Gaël était « l’ami de toujours », ce qui offrait à Anne un sans gêne confortable. Des problèmes d’argent, de cœur, une envie de parler, de déménager, de manger une pizza et c’était : Allo Gaël !
– « Bon, ce n’est pas tout ça, mais il faut que je récupère ma voiture en faisant le plein d’essence et que je restitue celle de cet escroc de garagiste… Quelle poisse, comme si Gaël ne pouvait pas être là !! »
Anne se trouvait à Nantes. Sa voiture devait être à quelques trente-cinq kilomètres à l’ouest de Rennes, pas vraiment le même périmètre. Elle pointa sur sa carte routière les quelques lieux dont elle se souvenait.
– « Bon, je suis tombée en rade avant d’arriver dans le pays de Montfort à une bonne trentaine de kilomètres de Rennes, non loin d’un centre équestre, avant ou peut-être après ! »
Elle avait tourné, tourné longtemps dans la nuit en cherchant sa route pour arriver dans ce fichu patelin : Iffendic… En jetant un dernier regard aux fenêtres de Gaël, elle sortit de Nantes en reprenant la RN 137.
– « Au prix où je te paie, ma belle, on va voir ce que tu as dans le ventre ! » pensa-t-elle en parlant de sa voiture de location.

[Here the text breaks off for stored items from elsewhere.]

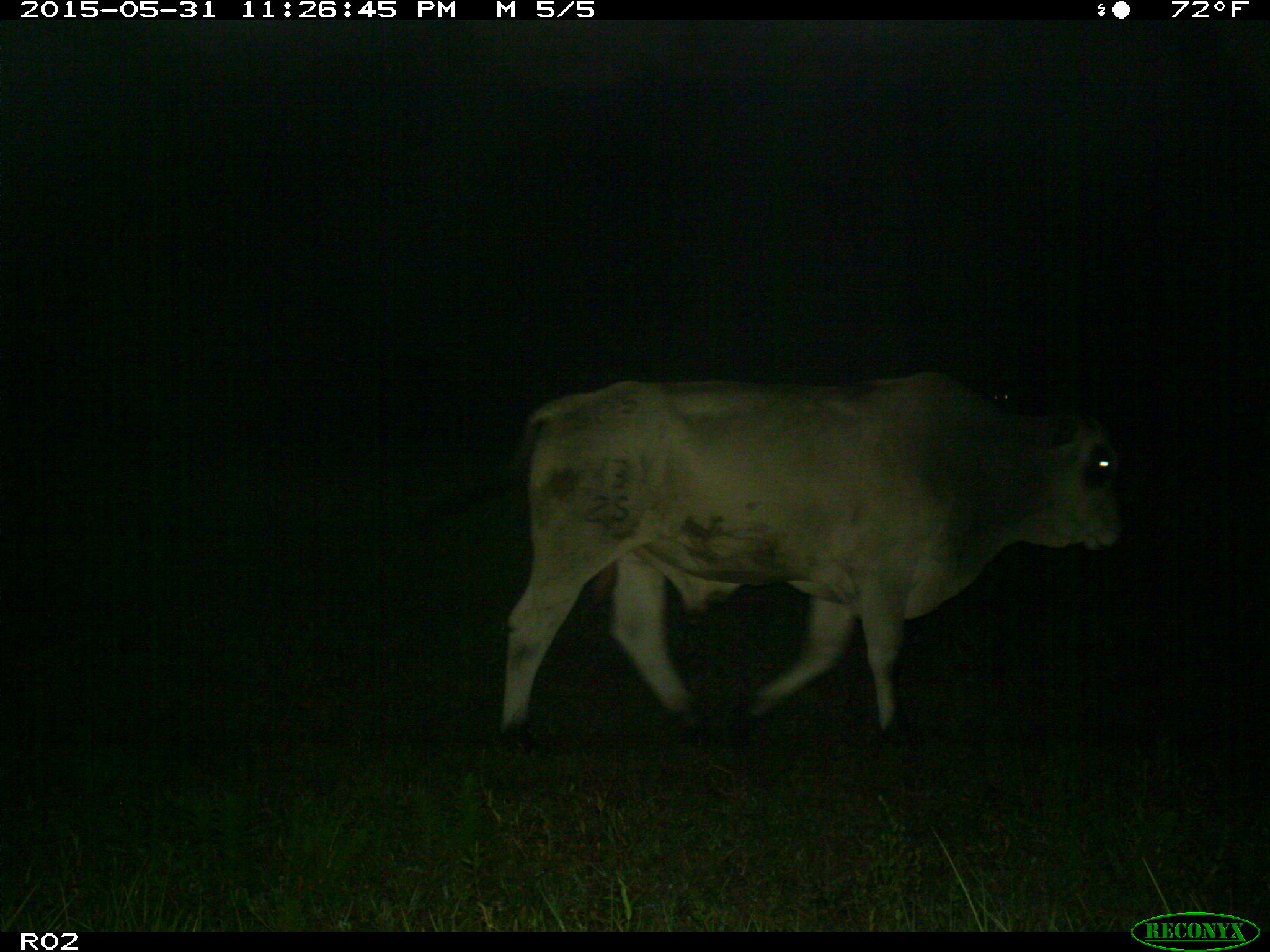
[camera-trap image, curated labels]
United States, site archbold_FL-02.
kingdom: Animalia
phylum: Chordata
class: Mammalia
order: Artiodactyla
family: Bovidae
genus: Bos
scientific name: Bos taurus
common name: domestic cow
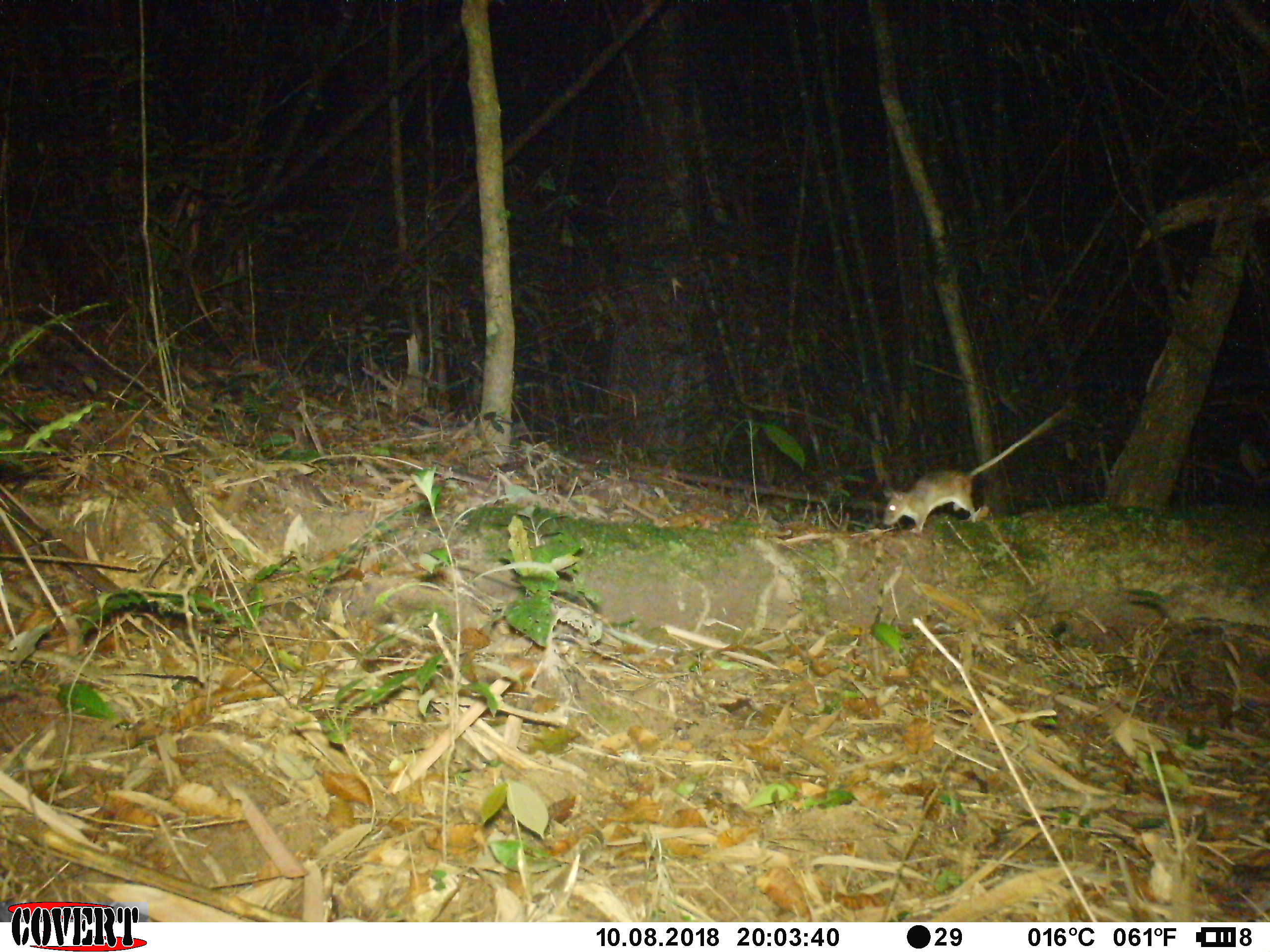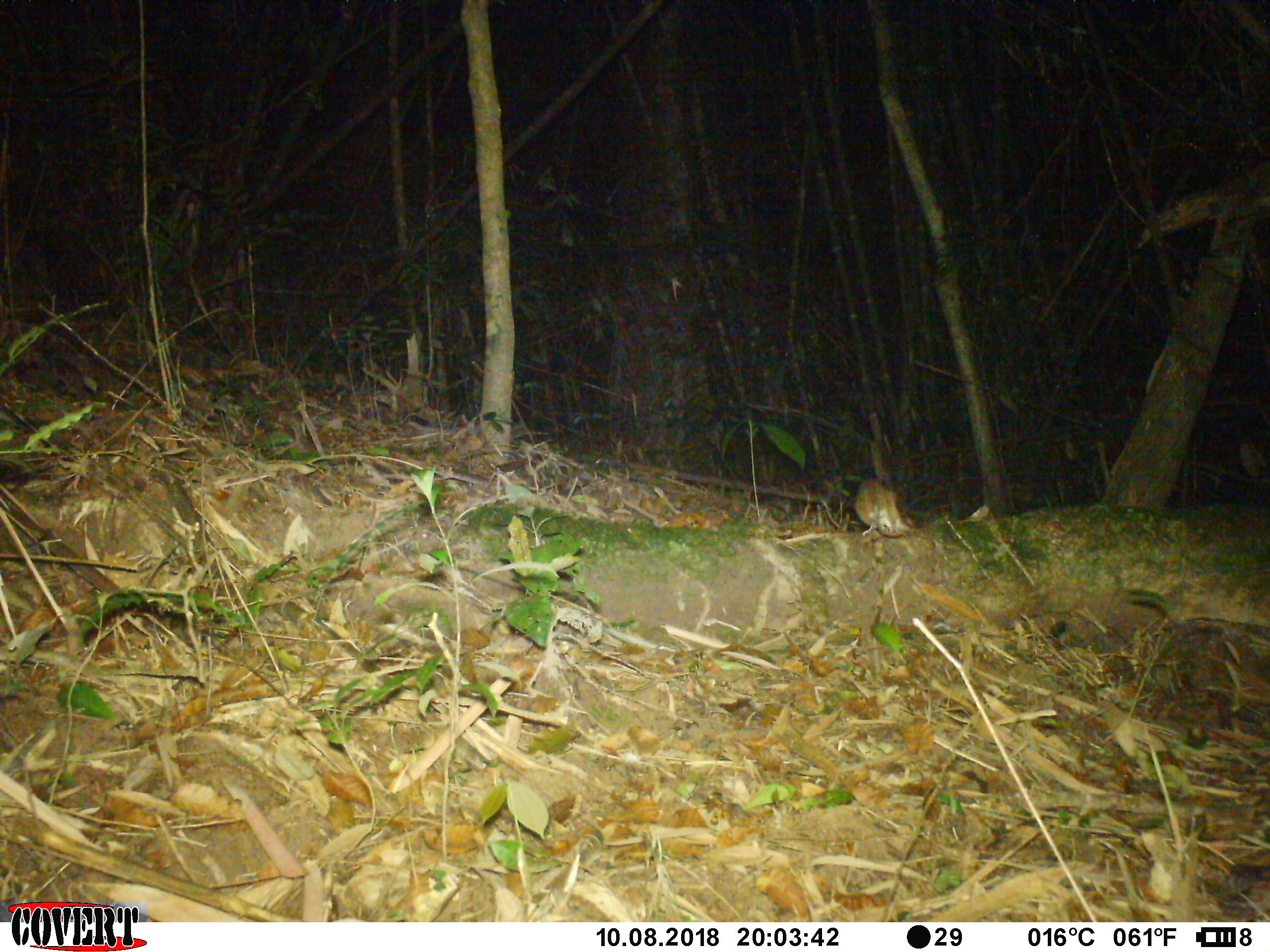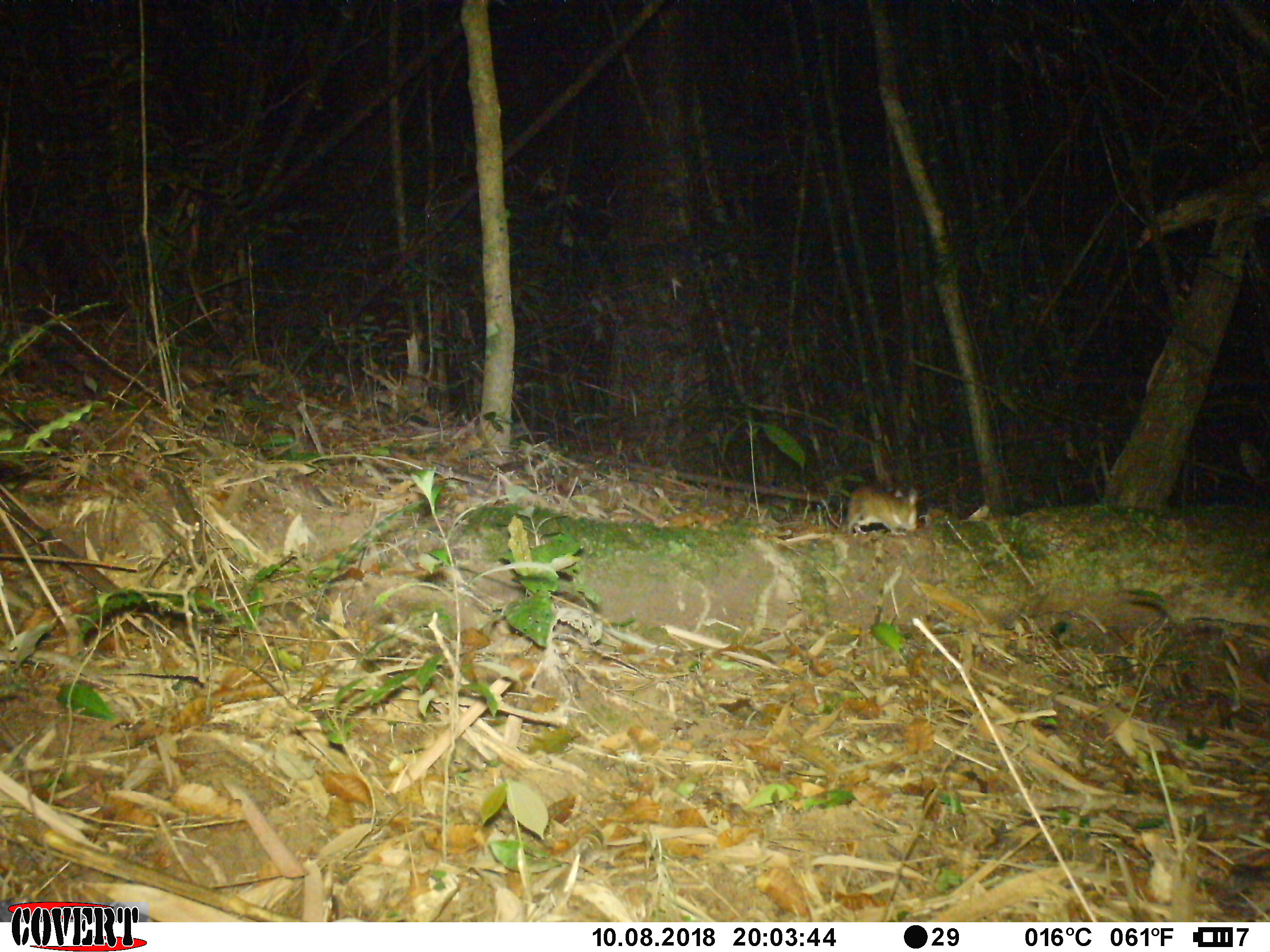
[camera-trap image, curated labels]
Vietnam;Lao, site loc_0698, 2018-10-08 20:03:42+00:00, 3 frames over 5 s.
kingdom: Animalia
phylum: Chordata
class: Mammalia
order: Rodentia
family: Muridae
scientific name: Muridae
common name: old-world mice and rats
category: unidentified murid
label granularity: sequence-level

Anne embraya et passa la cinquième, ses petites fesses bien collées au fond du siège, ses bras tendus sur le volant, son pied enfonçant l’accélérateur à fond.
Ses pensées vagabondaient vers les évènements troublants de ces derniers jours. Tiens, on dirait que le paysage n’est plus le même…
A hauteur de Savenay, elle eut vraiment l’impression de n’y être jamais passée et elle ne put s’empêcher de regarder derrière son épaule, ce souffle-là soudain, était-ce encore celui de ce monstre ?
– « Allons bon, ma fille, que dirait Gaël. »
Elle se concentra sur la route et au premier panneau découvrit qu’elle était sur la RN165…
– « Me serais-je trompée ? Gaël aurait encore dit que j’étais une blonde stupide !! »
Elle s’arrêta sur le bord de la route et consulta sa carte routière pour retrouver Iffendic. Il lui fallait prendre la première à droite.
– « Quoi ! Première à droite et où première à droite ? »
Instinctivement elle replia la carte routière. Elle fit quelques dizaines de kilomètres sur la D3.  
– « Finalement, c’est sympa par ici ! »

Plus tard, elle s’arrêta prendre un café, puis encore un autre. Depuis combien d’heures n’avait-elle pas dormi ? L’odeur des crêpes réveilla sa faim, elle en engloutit trois à la suite, le tout arrosé d’une bolée de cidre fermier. Une radio locale déversait une musique bretonne entraînante, elle recommanda une dernière crêpe.

Dans une heure, elle devrait être arrivée. De départementales en départementales, elle ne remarqua pas le soleil qui continuait de décliner, là-bas, toujours plus à l’ouest; il faisait nuit lorsqu’elle arriva à Plélan-le-Grand.

À SUIVRE

Auteur/autrice : ZAZA-RAMBETTE

Une bête à corne née un 13 AVRIL 1952 Maman et Mère-Grand...! Vous trouverez ici : humour de bon matin, sagas historiques sur ma Bretagne, des contes et légendes, des nouvelles et poèmes, de très belles photographies de paysages et d’animaux, de la musique (une petite préférence pour la musique celte), des articles culturels, et de temps en temps quelques coups de gueules...! Tous droits réservés ©

30 réflexions sur « Le monde de l’entre-deux – 1/6… !!! »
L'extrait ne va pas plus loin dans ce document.